### SELECTION
/---

At the funeral for his son, John Woods was touched by the presence of Lucas and his grandfather, James Lear.

“I looked around the church and Mr. Lear was there. Lucas was there. That’s to show you an old black man like me has some dear, sweet white friends,” John says.

Afterward, John began coming to the McCarty house to sing gospel songs with Lucas.

“He really couldn't do much else,” John says. “We would sing songs like ‘God’s Got It All In Control’ ” - no doubt a message that, at the time, offered equal comfort to both of them.

John asked Elizabeth if he could take Lucas to Easter service at Trinity House of Prayer, where he was the music director. John had been saved at Trinity, and he hoped Lucas could be too.

At that first service, John carried Lucas, and because of John’s position as music director, they sat in the deacon’s box, a spot reserved for congregational royalty.

“The Trinity House of Prayer congregation are such a loving environment of peoples,” John says. “A man can be a sinner, a whiner, (but) when they bring him into Trinity House of Prayer he will feel nothing but pure and genuine love.”

The love Lucas felt most was for the music. He fit right in with the loud expressionism and theatrics, and adored the soulful singing. Trinity changed his image of church.

“Shouting, dancing, falling out and speaking in tongues is real church,” Lucas says through his device.

Trinity House of Prayer is known for its choir. Tucked deep into the fertile soil and God-fearing air of the Mississippi Delta, the church is nestled on a flat, barren landscape, one of hundreds in a region where faith is the answer to poverty and hardship.

\---

[A run of records]
/---

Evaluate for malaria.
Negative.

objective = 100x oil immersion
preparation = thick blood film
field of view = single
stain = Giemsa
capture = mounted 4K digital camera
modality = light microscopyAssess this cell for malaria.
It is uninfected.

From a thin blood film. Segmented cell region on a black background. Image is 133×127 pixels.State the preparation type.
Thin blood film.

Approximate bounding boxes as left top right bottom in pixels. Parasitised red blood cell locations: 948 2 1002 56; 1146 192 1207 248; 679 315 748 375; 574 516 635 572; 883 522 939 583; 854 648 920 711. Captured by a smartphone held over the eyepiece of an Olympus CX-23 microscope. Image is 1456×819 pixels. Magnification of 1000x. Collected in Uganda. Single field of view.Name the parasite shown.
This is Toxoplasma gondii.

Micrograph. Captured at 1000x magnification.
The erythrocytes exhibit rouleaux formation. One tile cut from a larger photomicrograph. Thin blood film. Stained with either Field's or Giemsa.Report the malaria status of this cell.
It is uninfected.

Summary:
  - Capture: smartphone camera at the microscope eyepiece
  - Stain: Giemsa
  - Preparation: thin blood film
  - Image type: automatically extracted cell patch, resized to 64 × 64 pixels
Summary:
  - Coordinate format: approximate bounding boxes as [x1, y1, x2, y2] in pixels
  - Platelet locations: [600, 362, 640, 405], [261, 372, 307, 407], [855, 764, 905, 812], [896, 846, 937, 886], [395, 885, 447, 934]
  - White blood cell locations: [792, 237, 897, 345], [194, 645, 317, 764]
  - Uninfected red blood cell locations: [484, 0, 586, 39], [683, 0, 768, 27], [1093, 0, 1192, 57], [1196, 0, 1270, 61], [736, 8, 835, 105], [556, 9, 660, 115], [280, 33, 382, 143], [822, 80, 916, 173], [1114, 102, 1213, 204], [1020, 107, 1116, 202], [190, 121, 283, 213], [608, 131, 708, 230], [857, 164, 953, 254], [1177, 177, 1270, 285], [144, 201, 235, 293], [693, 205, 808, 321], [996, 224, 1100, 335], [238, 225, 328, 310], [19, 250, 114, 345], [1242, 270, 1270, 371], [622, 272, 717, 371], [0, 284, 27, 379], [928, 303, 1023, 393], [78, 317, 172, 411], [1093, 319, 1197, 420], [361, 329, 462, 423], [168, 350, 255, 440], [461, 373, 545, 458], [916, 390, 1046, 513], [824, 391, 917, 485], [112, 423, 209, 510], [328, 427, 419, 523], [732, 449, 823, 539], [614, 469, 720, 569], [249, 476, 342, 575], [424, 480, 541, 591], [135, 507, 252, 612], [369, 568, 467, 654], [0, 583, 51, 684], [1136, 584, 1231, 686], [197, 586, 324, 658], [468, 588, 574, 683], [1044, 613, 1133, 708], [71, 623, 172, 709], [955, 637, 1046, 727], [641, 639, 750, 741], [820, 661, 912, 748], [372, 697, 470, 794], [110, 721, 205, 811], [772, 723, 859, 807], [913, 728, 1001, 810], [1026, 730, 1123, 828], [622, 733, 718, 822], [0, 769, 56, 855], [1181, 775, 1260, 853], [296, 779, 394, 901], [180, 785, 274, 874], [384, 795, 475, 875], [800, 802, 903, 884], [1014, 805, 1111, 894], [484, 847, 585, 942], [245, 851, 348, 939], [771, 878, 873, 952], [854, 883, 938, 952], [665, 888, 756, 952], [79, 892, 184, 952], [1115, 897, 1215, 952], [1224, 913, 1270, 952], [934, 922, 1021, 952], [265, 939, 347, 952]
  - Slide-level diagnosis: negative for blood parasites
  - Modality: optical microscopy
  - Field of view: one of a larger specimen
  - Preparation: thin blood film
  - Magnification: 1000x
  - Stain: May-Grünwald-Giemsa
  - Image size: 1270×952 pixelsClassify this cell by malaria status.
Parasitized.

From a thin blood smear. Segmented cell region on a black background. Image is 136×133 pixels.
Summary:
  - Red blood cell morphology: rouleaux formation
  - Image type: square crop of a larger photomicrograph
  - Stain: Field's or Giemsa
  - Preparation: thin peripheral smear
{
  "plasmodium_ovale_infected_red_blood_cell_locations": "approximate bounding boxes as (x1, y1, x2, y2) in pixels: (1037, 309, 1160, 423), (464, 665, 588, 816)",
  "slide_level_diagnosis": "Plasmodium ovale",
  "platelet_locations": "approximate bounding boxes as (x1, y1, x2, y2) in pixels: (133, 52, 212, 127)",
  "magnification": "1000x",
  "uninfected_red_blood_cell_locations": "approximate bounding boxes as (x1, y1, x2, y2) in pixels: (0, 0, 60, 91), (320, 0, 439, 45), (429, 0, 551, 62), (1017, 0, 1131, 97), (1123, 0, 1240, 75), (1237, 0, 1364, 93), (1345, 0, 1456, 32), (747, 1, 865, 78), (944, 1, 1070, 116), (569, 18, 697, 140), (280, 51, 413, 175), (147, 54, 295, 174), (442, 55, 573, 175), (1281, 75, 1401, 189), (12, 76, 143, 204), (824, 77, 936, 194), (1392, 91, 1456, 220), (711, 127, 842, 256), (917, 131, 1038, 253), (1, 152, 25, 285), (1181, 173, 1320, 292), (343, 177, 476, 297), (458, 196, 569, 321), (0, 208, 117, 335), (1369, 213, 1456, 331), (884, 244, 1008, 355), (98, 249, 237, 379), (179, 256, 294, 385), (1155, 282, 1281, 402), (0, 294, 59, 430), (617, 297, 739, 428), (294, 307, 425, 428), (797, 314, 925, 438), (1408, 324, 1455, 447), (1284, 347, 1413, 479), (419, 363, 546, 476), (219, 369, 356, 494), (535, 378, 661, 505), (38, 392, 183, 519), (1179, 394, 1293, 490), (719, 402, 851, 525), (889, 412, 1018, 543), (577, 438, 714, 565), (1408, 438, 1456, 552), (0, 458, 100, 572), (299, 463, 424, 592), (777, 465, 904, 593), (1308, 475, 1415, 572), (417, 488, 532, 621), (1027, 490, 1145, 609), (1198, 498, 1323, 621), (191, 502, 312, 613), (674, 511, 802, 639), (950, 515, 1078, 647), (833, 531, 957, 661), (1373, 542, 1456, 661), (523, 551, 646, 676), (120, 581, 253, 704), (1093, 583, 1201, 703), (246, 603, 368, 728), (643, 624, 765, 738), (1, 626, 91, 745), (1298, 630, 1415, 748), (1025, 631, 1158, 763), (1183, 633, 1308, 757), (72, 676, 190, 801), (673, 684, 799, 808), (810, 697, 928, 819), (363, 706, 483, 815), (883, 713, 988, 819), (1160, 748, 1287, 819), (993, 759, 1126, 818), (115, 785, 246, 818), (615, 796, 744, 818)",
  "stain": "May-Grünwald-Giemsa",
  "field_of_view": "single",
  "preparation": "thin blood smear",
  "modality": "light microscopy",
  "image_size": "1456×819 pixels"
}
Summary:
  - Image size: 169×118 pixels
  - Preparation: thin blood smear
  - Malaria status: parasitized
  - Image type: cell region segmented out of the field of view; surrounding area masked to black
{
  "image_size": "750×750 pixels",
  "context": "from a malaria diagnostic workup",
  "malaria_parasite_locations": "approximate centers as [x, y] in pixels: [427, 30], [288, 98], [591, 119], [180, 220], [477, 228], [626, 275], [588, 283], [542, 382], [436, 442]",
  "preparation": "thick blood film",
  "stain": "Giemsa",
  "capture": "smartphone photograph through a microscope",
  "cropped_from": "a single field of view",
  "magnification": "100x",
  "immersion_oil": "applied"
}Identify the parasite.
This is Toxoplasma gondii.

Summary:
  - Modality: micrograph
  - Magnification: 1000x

\---

### PARTS OF THE EXERCISE
#1 Answer these from the Trinity House of Prayer excerpt, one line each:
(a) What position did John hold at Trinity House of Prayer?
(b) Where did John and Lucas sit during that first service?
(c) What is Trinity House of Prayer known for?
#2 Turn the paragraph of the Trinity House of Prayer excerpt that begins "The love Lucas felt most" into a short bulleted list of its main facts.

### RESULTS BY TASK
#1
(a) Music director.
(b) In the deacon's box.
(c) Its choir.

#2
- Lucas loved the music most.
- He fit right in with the loud expressionism and theatrics.
- He adored the soulful singing.
- Trinity changed his image of church.